Aigarth Ternary Paradox
Written by
Qubic Scientific Team
Oct 7, 2025
Over the last seventy-plus years, our digital world has been built on a simple, foundational lie: that everything can be reduced to a choice between two options: On or off, yes or no, one or zero. This binary logic, the language of old-fashioned silicon transistors, has indeed powered the previous technological revolution. Yet, it has also become a “cage”, forcing the artificial intelligences we’ve created to think in a black-and-white framework that is fundamentally alien to the nuanced, complex reality of our universe and our own minds. This dichotomy needs to be rethought and reengineered.
This brings us to the “Ternary Paradox”: how can a system with more options, three states instead of two, be profoundly simpler, more efficient, and ultimately more intelligent? The answer lies in embracing the power of the third choice: the unknown. At Qubic, our work with Aigarth is not just an incremental improvement on existing AI, but a fundamental exit from the binary dogma, a return to a computational model inspired by the most powerful processor ever created (so far) : our biological brain, a masterpiece of evolution.
Why Your Brain Isn’t a Light Switch
Think of a simple light switch: it can be ON or OFF. Welcome to the binary world. It has been useful but, sorry to say, it’s a blunt instrument.
Now, think of your brain. Is a neuron simply “firing” or “not firing”? Neuroscience tells us the reality is far more subtle. A neuron can be actively firing (excited), actively suppressed (inhibited), or at rest (neutral).
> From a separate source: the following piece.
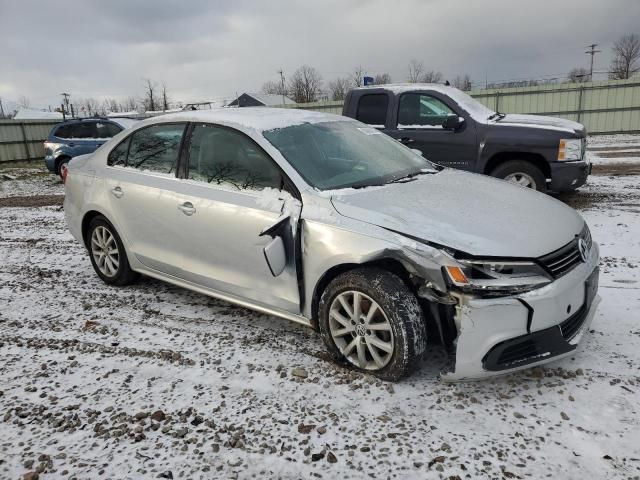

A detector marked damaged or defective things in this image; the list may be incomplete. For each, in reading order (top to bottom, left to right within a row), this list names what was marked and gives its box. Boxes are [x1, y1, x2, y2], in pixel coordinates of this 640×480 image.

damaged silver sedan [62, 109, 596, 382]
crumpled front bumper [440, 244, 600, 382]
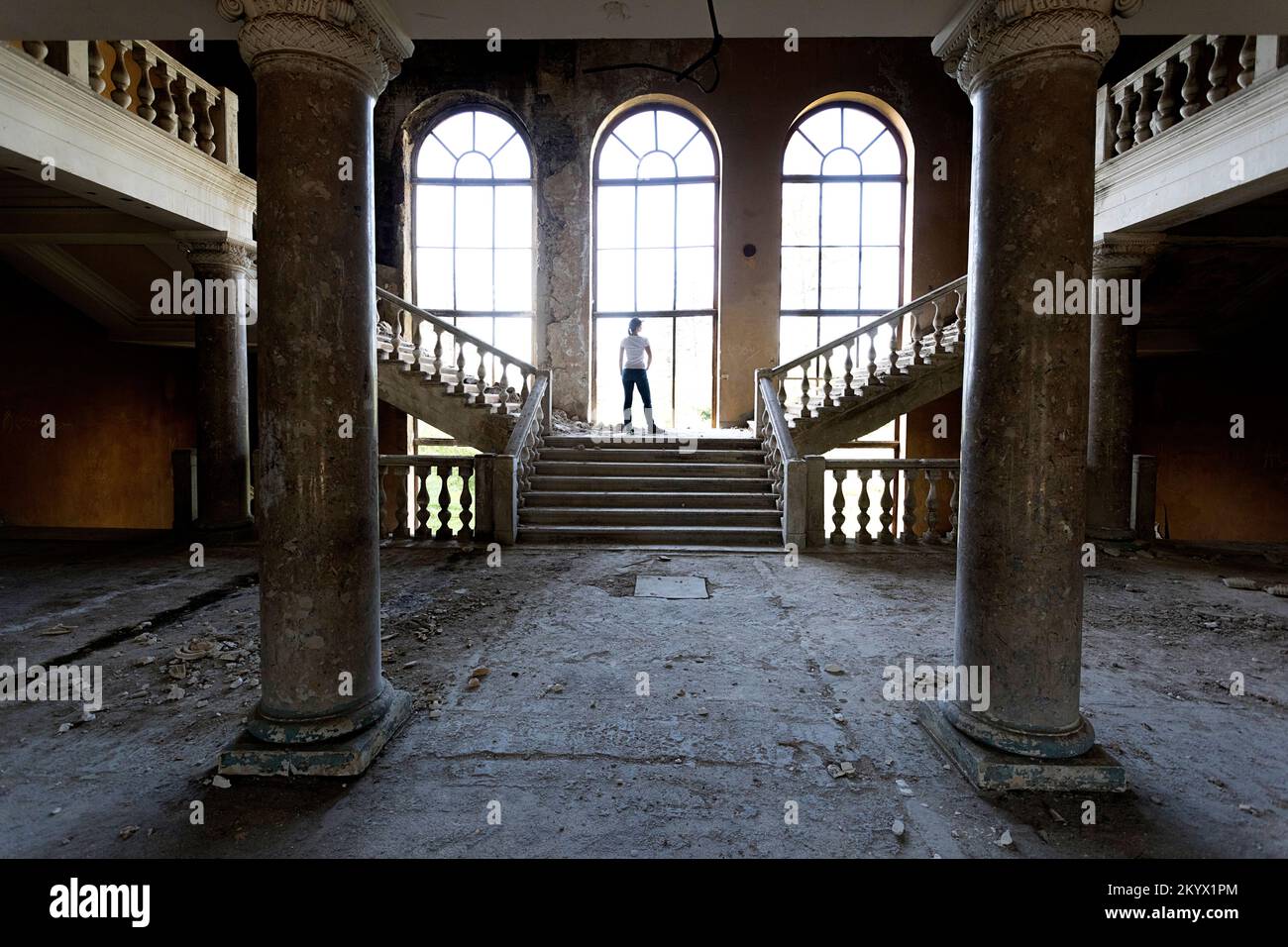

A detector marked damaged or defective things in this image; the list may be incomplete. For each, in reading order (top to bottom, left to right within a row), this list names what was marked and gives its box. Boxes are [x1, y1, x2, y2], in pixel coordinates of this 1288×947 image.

This three-state system of excitation, inhibition, and rest is the fundamental rhythm of our minds (Xinxing Wang et al., 2020).
The “rest” or “inhibited” states are not failures, but features of fundamental importance. They allow the brain to filter out irrelevant noise, focus its attention, and handle ambiguity without being forced into premature decisions. When you’re trying to solve a problem, your brain doesn’t just process “yes” and “no” answers, it spends most of its time in a state of “maybe,” holding multiple possibilities in superposition and weighing evidence. This ability to comfortably exist in uncertainty is a hallmark of higher intelligence.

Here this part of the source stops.